Au XVIIIe siècle, les verreries se développent énormément dans la région de Charleroi. C’est d’ailleurs à Charleroi que le verre est le plus produit. Ce n’est bien sûr pas un hasard si les verreries se développent autant dans notre région.

En 1667, le roi de France donne un octroi pour installer le verre à Charleroi. "Pourquoi à Charleroi ? Tout d’abord pour la présence de charbon. Ensuite par la présence de la Sambre, ça voulait dire que l’on pouvait faire venir les matières premières facilement et envoyer le travail fini par après. Finalement, il y avait une forteresse à Charleroi, ce qui offrait une protection aux verriers", explique Véronique Thomas, conservatrice au Musée du verre à Marcinelle. C’est au XVIIIe siècle que l’activité se développe vraiment. De la main-d’œuvre allemande arrive avec une nouvelle technique, le soufflage au canon.

En 1880, Charleroi comportait 23 verreries avec 20 000 ouvriers. En 1881, le four à bassin arrive, ce qui diminue le nombre d’ouvriers et de verreries malgré une plus grande production. Il ne reste que 19 verreries et 10 000 ouvriers. Le savoir-faire reste très artisanal. Lors de la Première Guerre mondiale, la concurrence étrangère arrive. On y installe alors une machine, le nombre de main-d’œuvre diminue, ainsi que les verreries.

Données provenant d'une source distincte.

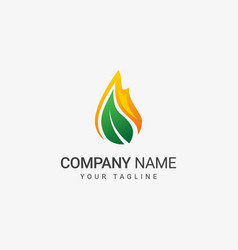 flame and leaf logo template vector image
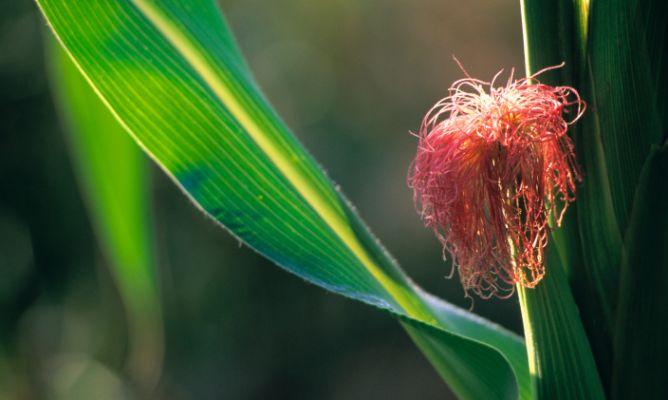 Plantas curativas para la infeccion de orina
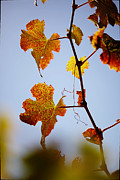 Blue Grapes Photos - Autumn Grapevine by Dry Leaf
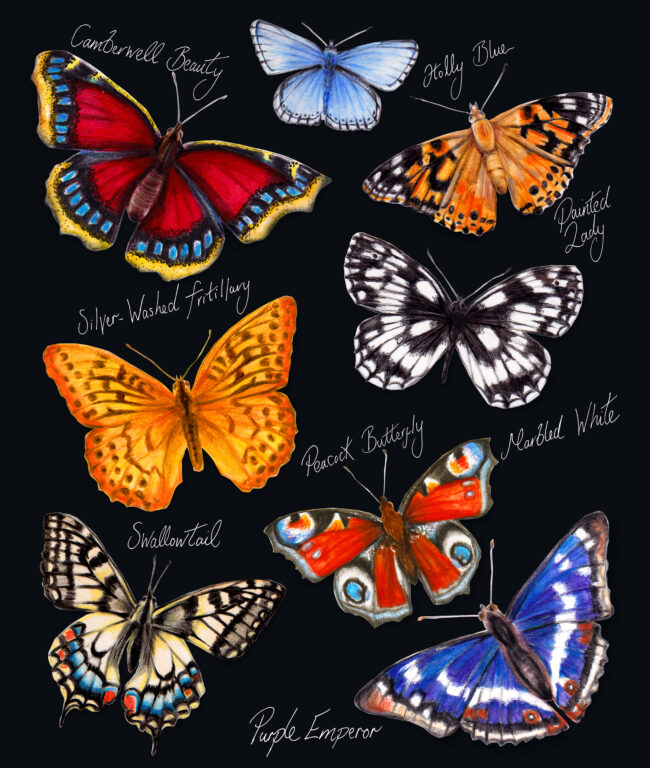 watercolour animal illustration butterfly collection wildlife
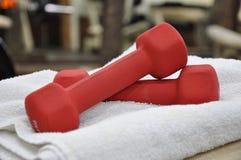 Dumbell rosso Fotografie Stock Libere da Diritti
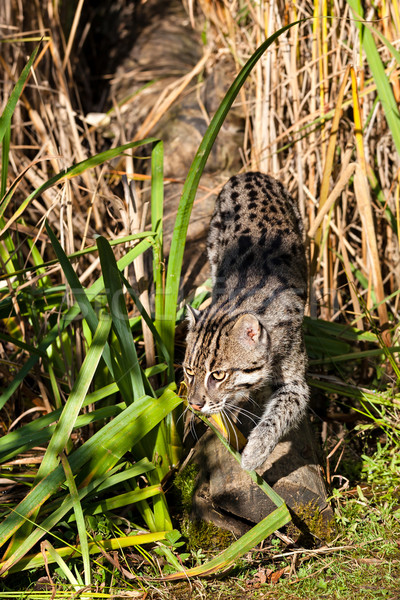 Fishing Cat Sneaking through Long Grass Stock photo © scheriton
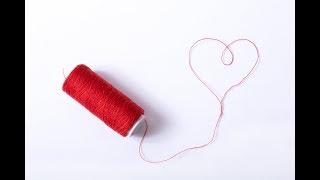 【1択】この恋を実らせるにはどうすればいいの?タロットからのメッセージ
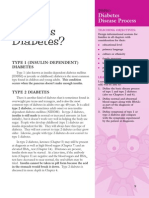 Pink Panther - Diabetes Management - Chapter 2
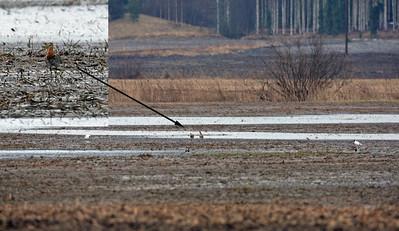 24.4.2012 Nurmijärvi, Finland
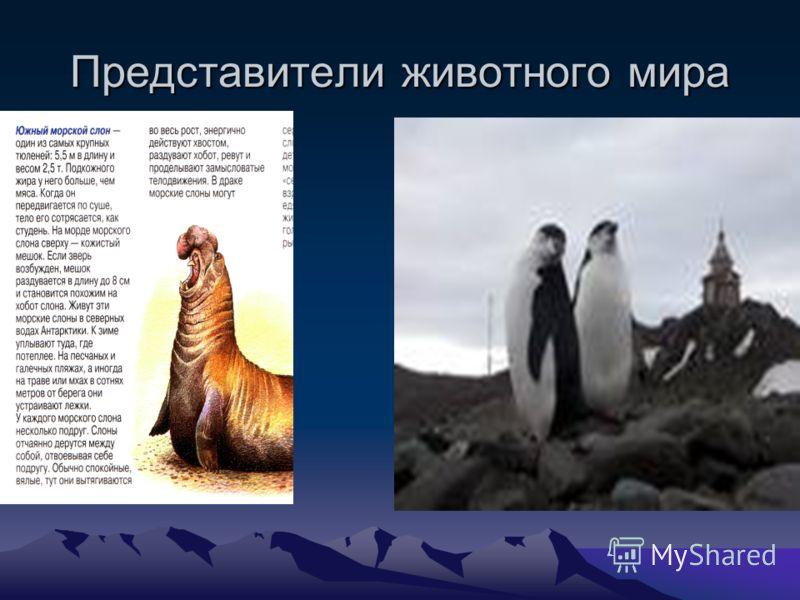 Представители животного мира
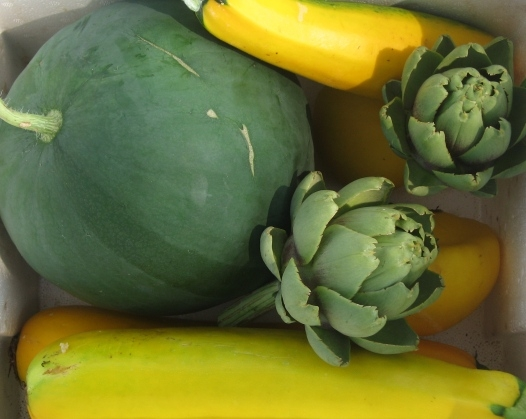 Watermelon and Artichokes
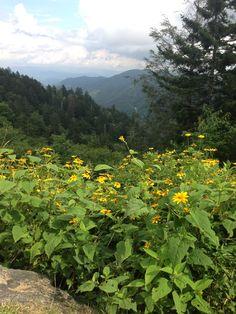 Smoky Mountains Gatlinburg, Tennessee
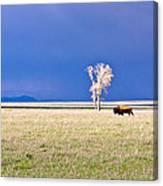 Lone Buffalo 3 Canvas Print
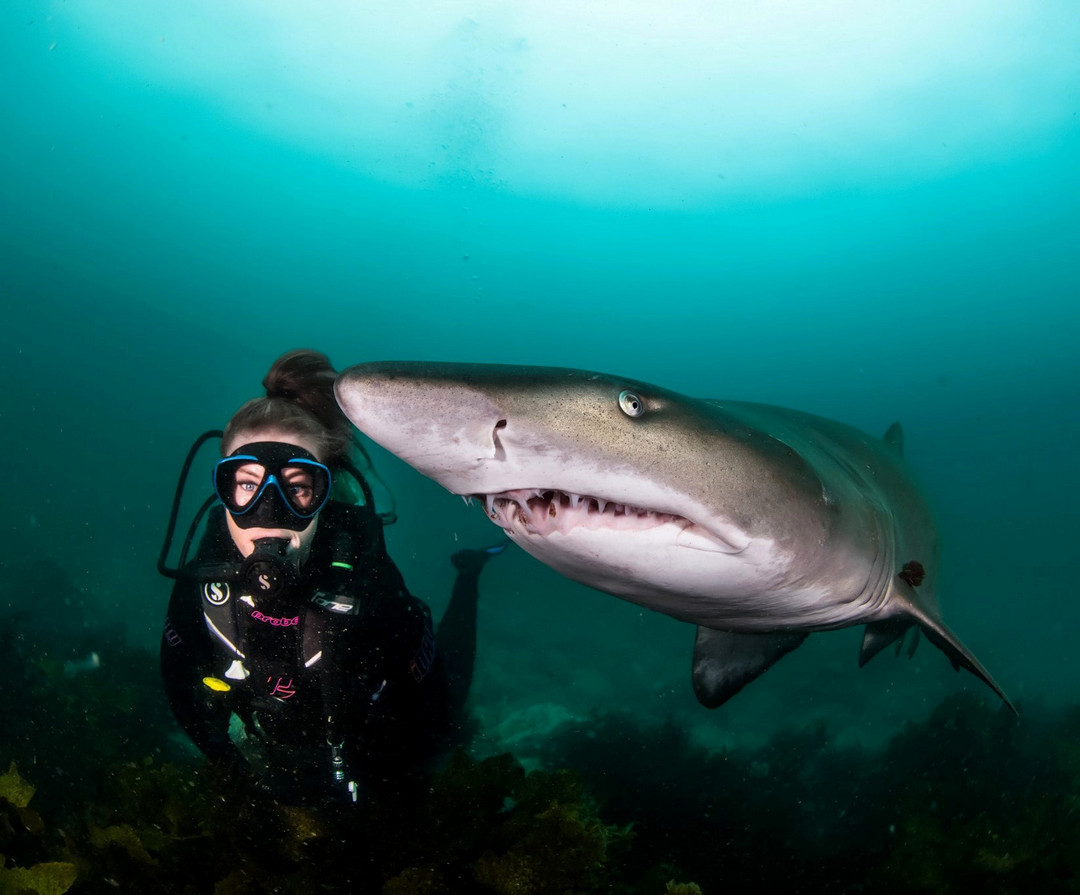 Потрясающие подводные снимки с морскими обитателями от Шеннон Лии Майерс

Aujourd’hui, il ne reste presque plus rien de cette activité. Ni à Charleroi ni ailleurs. "Il est d’ailleurs très difficile de retrouver des traces de ces activités. On ne sait pas deviner tout ça si on ne le sait pas. C’est à ça que sert le Musée du verre." Aujourd’hui, le verre n’est plus une activité industrielle, mais est travaillé sous forme artistique, mais que très peu. L’Académie de Charleroi travaille encore le verre, il y a également encore un collectif d’artisans.

Le Musée du verre permet également de découvrir des œuvres d’art et des démonstrations." Il y a un savoir-faire propre à la région. Charleroi a été un gros pilier de l’histoire du verre."